Due to an unfortunate series of events starting with census delays, late districting changes by the DeKalb delegation in the legislature, redistricting issues leading to the need for a dual election project, and a candidate withdrawing, DeKalb County had to revert to a hand count to ensure accurate results in the County Commission District 2 race. The issue necessitating the hand count should have been caught by earlier checks in the process, but it was not. However, it was caught as soon as election returns started to come in. In fact, it was glaringly obvious. This is a sign that the system of multiple checks and balances works. The Secretary of State’s office is conducting a full investigation and after-action report to ensure these types of mistakes do not occur in the future. We commend the DeKalb County Board of Elections and Registration for resolving the matter and ensuring accurate results.
During routine post-election checks and balances prior to certification, a technical error in the precinct scanners that affected the DeKalb County Commission District 2 race was discovered. DeKalb County Commission District 2 is the only race affected by the error. The Secretary of State’s Office and DeKalb County Election and Registration have been in constant contact to remediate this issue once it was discovered and ensure that all votes are properly counted. Through a unique series of events detailed below, a mistake in programming for one candidate’s withdrawal in the precinct scanner led to inaccurate vote counts for two candidates. The multiple layers of checks and balances built into Georgia’s election system and the fact that all votes are recorded on paper ballots that can be recounted allowed this issue to be detected and a resolution identified. The Secretary of State’s office commends the DeKalb County Elections and Registrations team for their diligence in detecting and resolving this issue prior to certification of their results.
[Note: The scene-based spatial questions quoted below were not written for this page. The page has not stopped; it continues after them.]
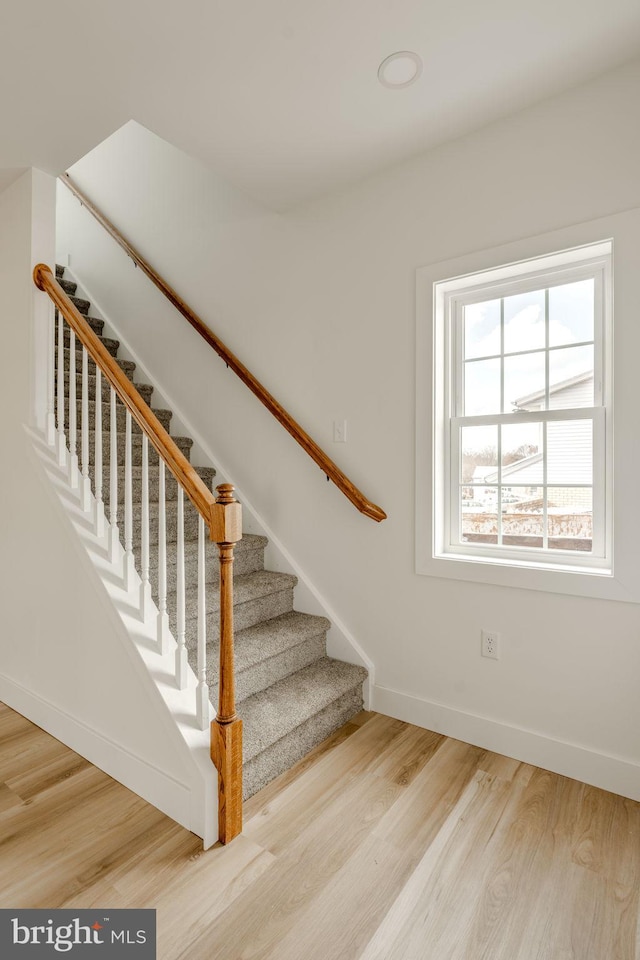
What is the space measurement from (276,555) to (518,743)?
1415 millimetres

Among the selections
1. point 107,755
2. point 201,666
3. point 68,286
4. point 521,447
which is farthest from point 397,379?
point 68,286

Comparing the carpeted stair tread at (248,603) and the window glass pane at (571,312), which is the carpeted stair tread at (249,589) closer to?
the carpeted stair tread at (248,603)

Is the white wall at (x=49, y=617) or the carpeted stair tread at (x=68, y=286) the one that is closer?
the white wall at (x=49, y=617)

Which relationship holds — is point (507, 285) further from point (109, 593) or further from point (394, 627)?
point (109, 593)

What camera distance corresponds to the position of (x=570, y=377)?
1.98m

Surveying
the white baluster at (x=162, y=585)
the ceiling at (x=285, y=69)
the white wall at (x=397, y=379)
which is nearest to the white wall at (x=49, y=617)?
the white baluster at (x=162, y=585)

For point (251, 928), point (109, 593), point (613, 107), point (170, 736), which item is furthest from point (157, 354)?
point (251, 928)

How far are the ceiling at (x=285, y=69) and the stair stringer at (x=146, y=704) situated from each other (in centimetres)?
136

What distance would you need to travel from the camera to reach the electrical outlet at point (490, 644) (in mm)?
2066

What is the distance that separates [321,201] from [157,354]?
1529mm

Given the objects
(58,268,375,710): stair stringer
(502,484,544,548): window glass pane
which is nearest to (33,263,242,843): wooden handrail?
(58,268,375,710): stair stringer

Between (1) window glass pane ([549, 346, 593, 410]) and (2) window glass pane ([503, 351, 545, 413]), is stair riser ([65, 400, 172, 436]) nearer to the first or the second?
(2) window glass pane ([503, 351, 545, 413])

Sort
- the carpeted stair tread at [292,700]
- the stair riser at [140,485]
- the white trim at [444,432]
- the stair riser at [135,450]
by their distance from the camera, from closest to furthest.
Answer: the white trim at [444,432] → the carpeted stair tread at [292,700] → the stair riser at [140,485] → the stair riser at [135,450]

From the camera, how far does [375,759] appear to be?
6.64 ft
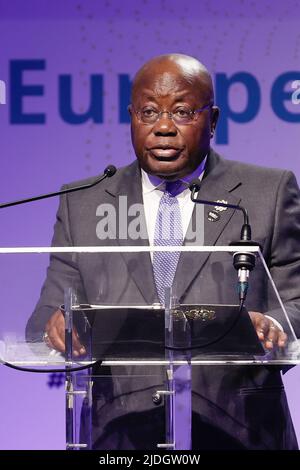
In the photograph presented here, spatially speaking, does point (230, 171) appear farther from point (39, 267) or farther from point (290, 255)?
point (39, 267)

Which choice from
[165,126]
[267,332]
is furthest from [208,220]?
[267,332]

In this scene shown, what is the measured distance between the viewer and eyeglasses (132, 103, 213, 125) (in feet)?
12.7

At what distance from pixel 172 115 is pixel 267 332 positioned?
1.17m

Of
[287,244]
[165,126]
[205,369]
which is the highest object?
[165,126]

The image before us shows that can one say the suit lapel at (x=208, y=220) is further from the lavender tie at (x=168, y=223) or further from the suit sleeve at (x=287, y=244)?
the suit sleeve at (x=287, y=244)

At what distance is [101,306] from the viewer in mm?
2947

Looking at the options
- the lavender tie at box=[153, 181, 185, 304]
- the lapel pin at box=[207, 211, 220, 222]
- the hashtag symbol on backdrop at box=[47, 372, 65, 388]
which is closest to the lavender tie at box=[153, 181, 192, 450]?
the lavender tie at box=[153, 181, 185, 304]

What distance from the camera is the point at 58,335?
298 cm

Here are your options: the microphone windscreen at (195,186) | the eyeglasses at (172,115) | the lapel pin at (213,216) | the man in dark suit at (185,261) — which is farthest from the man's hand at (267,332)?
the eyeglasses at (172,115)

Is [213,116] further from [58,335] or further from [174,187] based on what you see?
[58,335]

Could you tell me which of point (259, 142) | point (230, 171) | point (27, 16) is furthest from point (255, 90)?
point (27, 16)

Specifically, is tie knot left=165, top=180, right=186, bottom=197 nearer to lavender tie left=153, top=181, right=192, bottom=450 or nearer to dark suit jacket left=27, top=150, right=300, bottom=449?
lavender tie left=153, top=181, right=192, bottom=450

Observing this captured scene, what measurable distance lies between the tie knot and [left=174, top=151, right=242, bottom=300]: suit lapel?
0.07 meters
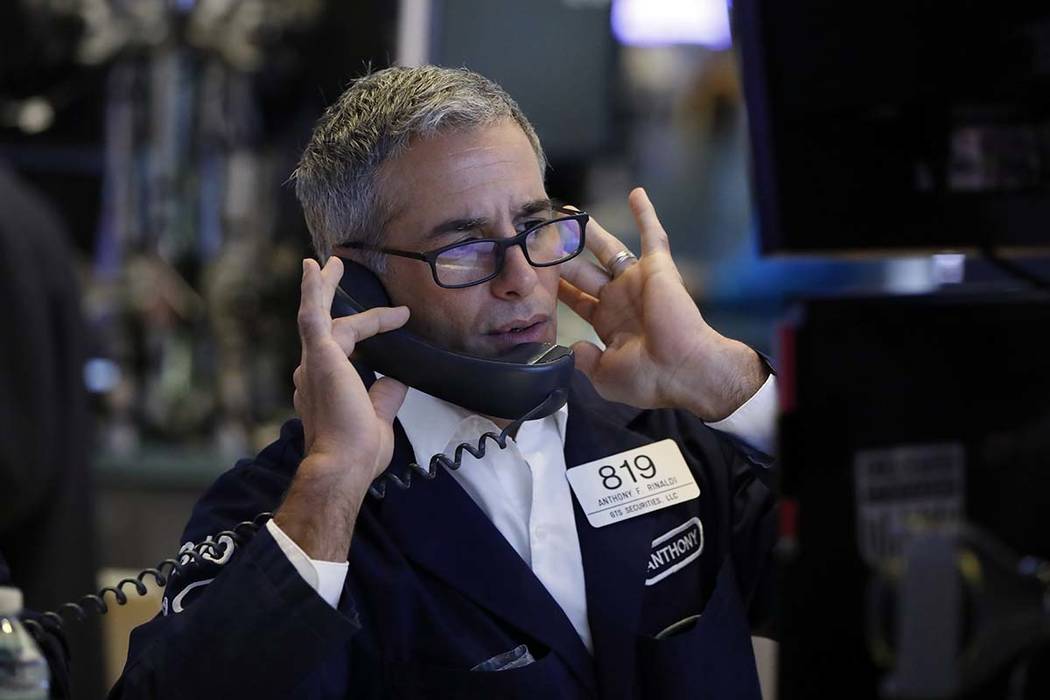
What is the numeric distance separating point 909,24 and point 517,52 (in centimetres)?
314

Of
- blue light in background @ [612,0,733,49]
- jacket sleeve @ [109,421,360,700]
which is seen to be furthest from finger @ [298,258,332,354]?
blue light in background @ [612,0,733,49]

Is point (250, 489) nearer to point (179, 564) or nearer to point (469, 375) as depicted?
point (179, 564)

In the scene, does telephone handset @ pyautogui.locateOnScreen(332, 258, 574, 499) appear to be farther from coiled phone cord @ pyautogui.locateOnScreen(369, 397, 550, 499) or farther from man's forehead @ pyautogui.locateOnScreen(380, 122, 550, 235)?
man's forehead @ pyautogui.locateOnScreen(380, 122, 550, 235)

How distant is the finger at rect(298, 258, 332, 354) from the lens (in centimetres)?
143

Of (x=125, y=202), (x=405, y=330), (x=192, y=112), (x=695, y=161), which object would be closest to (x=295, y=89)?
(x=192, y=112)

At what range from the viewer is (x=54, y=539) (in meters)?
2.40

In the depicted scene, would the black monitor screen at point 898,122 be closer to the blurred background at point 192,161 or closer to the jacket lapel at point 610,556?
the jacket lapel at point 610,556

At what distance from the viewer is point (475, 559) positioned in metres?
1.53

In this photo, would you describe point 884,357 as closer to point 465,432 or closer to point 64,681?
point 465,432

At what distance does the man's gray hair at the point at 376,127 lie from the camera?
1.60 metres

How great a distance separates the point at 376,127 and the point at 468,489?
454mm

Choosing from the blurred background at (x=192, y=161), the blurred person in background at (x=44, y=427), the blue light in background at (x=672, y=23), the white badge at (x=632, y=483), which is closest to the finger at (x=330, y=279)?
the white badge at (x=632, y=483)

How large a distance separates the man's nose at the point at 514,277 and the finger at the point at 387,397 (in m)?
0.17

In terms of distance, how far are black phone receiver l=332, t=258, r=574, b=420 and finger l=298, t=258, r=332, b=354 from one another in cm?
13
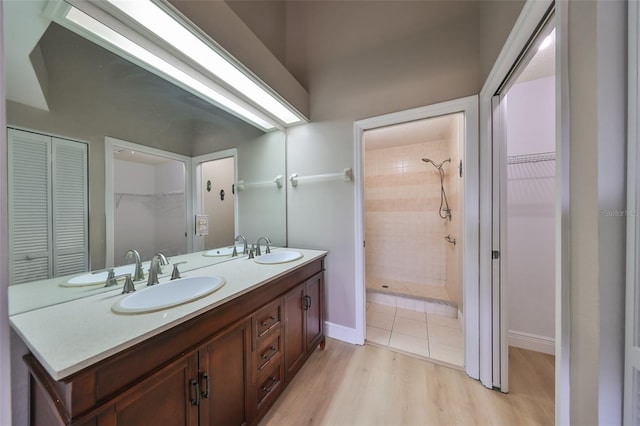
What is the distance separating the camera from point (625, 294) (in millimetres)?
489

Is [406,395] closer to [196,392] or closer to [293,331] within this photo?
[293,331]

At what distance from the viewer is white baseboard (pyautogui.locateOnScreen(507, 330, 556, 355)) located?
5.53 ft

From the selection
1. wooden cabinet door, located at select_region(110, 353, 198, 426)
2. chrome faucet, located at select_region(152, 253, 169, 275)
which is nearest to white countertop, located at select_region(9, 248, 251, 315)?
chrome faucet, located at select_region(152, 253, 169, 275)

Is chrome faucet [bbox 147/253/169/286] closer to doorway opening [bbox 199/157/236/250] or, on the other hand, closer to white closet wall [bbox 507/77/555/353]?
doorway opening [bbox 199/157/236/250]

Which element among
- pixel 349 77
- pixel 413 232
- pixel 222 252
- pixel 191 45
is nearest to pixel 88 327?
pixel 222 252

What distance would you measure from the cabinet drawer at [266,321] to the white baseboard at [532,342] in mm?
2026

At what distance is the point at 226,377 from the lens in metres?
0.94

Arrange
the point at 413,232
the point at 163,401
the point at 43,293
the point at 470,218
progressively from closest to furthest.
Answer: the point at 163,401 → the point at 43,293 → the point at 470,218 → the point at 413,232

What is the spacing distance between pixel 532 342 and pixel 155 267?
2847mm

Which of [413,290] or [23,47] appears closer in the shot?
[23,47]

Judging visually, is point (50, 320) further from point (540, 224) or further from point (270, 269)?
point (540, 224)

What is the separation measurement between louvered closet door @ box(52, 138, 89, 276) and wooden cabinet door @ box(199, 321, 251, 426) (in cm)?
72

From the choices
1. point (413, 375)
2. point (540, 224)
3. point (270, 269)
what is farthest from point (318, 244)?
point (540, 224)

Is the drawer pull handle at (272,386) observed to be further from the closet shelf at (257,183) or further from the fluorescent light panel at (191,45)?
the fluorescent light panel at (191,45)
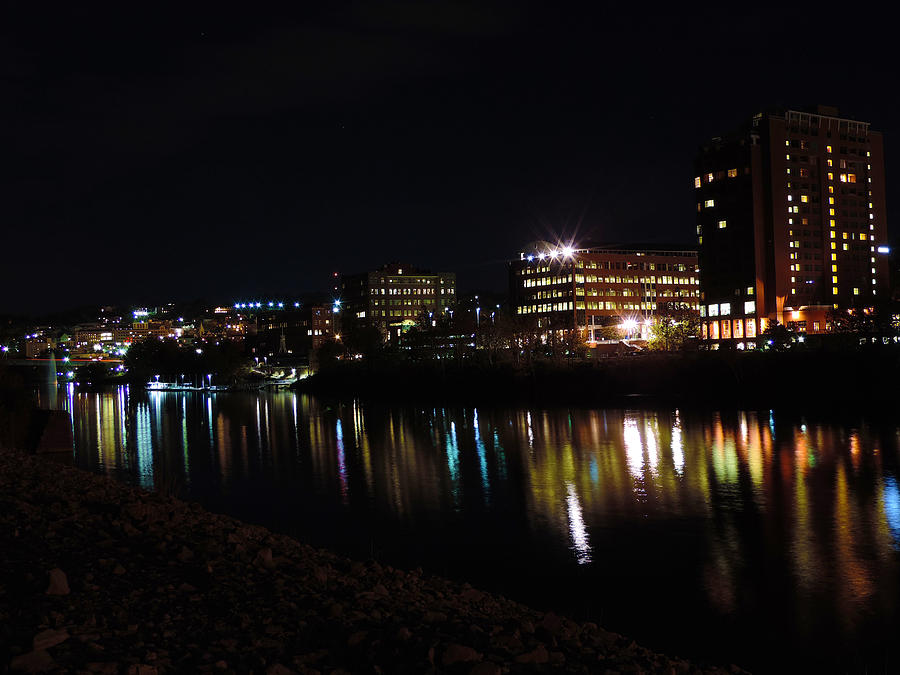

Initially, four candidates qualified to run for District 2 Commissioner. After the election project had been built and the equipment had been prepared, one candidate withdrew. That candidate was marked as “disabled” in the Election Management Server, which is proper procedure. Subsequent to that, it was discovered that five precincts in DeKalb were redistricted into County Commission District 2 race, but those precincts had not been updated to reflect that change. To remedy that, a new election project was created so that the County Commission District 2 race properly appeared on the ballots for those precincts. That new election project was built by Secretary of State’s Center for Election Systems and was configured with 4 candidates within the County Commission District 2 race as had been done in the original project. On the first day of early voting, an issue was discovered on the BMDs that the text of one Republican party question was not properly appearing. To remedy this issue, the Secretary of State’s Center for Election Systems updated the election project so that the text properly appeared. However, that update was built using the county maintained copy of the election project where the withdrawn candidate had been placed into the disabled status. In making that update, it caused a discrepancy on Election Day between the BMDs (with the updated project showing three candidates) and the Election Day scanners in the other precincts in the county (that were expecting four candidates in that race). The issue was quickly detected by DeKalb County Elections and Registrations after the election during their normal post-election processes, and the Secretary of State’s office has worked with DeKalb to help resolve the issue.